[[ PASSAGE PROVIDED open ]]
UN chief Kofi Annan said on Thursday that Iran is still interested in talks with the EU about its nuclear program, while the United States and the EU trio are pushing for an urgent referral of Iran to the United Nations Security Council.
Annan said that Iran's top nuclear negotiator, Ali Larijani, had affirmed to him in a 40-minute telephone conversation earlier in the day that Tehran was interested in "serious and constructive negotiations" with the EU troika -- France, Germany and Britain.
"Basically, I called him to urge an avoidance of any escalation (of the nuclear dispute), to exercise restraint, to go back and give the negotiations a chance, and that the only viable solution lies in negotiation," Annan told reporters after a luncheon with envoys of Security Council members.
"He in turn affirmed to me that they are interested in serious and constructive negotiations, but within a time frame, indicating that the last time they did it for two and a half years with no result, but (he) did indicate they were also interested in negotiations and they were serious about it."
While stressing that the crisis surrounding Iran's nuclear program should be resolved in the context of the International Atomic Energy Agency (IAEA), Annan hinted that he is not opposed to the referral of Iran to the Security Council.
"I think we should try and resolve it, if possible, in the IAEA context," he said. "Once that process is exhausted, it may end up in the (Security) Council and then I would leave it to the council, to decide what to do, if it were to come in United Nations."
Meanwhile, the United States intensified calls to have the country reported to the UN Security Council for possible sanctions.
Speaking at a State Department briefing, Secretary of State Condoleezza Rice said that the US fully agrees with Britain, France and Germany that Iran's resumption of uranium enrichment work "leaves the EU with no choice but to request an emergency meeting of the IAEA board of governors."
"That meeting would report Iran's noncompliance with its safeguards obligations to the UN Security Council," Rice said.
"We also agree that the removal of seals by the Iranian government in defiance of numerous IAEA board resolutions demonstrates that it has chosen confrontation with the international community over cooperation and negotiation," Rice added.
[[ PASSAGE PROVIDED closed ]]
> [PROBLEMS TO WORK ON]
- A) From the news report on Iran's nuclear program, reproduce the passage starting with "Annan said that" and going on through "Germany and Britain.".
- B) In the news report on Iran's nuclear program, how long was Kofi Annan's telephone conversation with Ali Larijani?
[[ MATERIAL SHOWN open ]]
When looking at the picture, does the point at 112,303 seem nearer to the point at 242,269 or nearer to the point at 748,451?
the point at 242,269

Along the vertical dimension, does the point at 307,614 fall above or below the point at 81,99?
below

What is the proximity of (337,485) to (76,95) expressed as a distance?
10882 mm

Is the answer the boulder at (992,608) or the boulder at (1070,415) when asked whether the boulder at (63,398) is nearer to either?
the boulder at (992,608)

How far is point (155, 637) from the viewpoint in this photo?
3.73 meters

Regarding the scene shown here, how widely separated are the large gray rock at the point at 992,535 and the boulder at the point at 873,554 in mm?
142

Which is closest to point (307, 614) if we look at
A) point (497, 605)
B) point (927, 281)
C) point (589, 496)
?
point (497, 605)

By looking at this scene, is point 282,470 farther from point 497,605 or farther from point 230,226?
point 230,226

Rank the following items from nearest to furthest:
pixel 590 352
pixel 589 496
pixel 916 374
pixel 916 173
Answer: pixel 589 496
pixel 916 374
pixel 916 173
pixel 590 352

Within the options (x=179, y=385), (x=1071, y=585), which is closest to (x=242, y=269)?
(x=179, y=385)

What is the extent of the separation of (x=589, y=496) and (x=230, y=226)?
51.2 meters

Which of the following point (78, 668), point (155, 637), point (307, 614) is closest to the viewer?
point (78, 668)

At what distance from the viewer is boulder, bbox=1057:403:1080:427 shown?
[[ MATERIAL SHOWN closed ]]
> [PER-TASK OUTPUTS]
- A)
Annan said that Iran's top nuclear negotiator, Ali Larijani, had affirmed to him in a 40-minute telephone conversation earlier in the day that Tehran was interested in "serious and constructive negotiations" with the EU troika -- France, Germany and Britain.

- B) 40 minutes.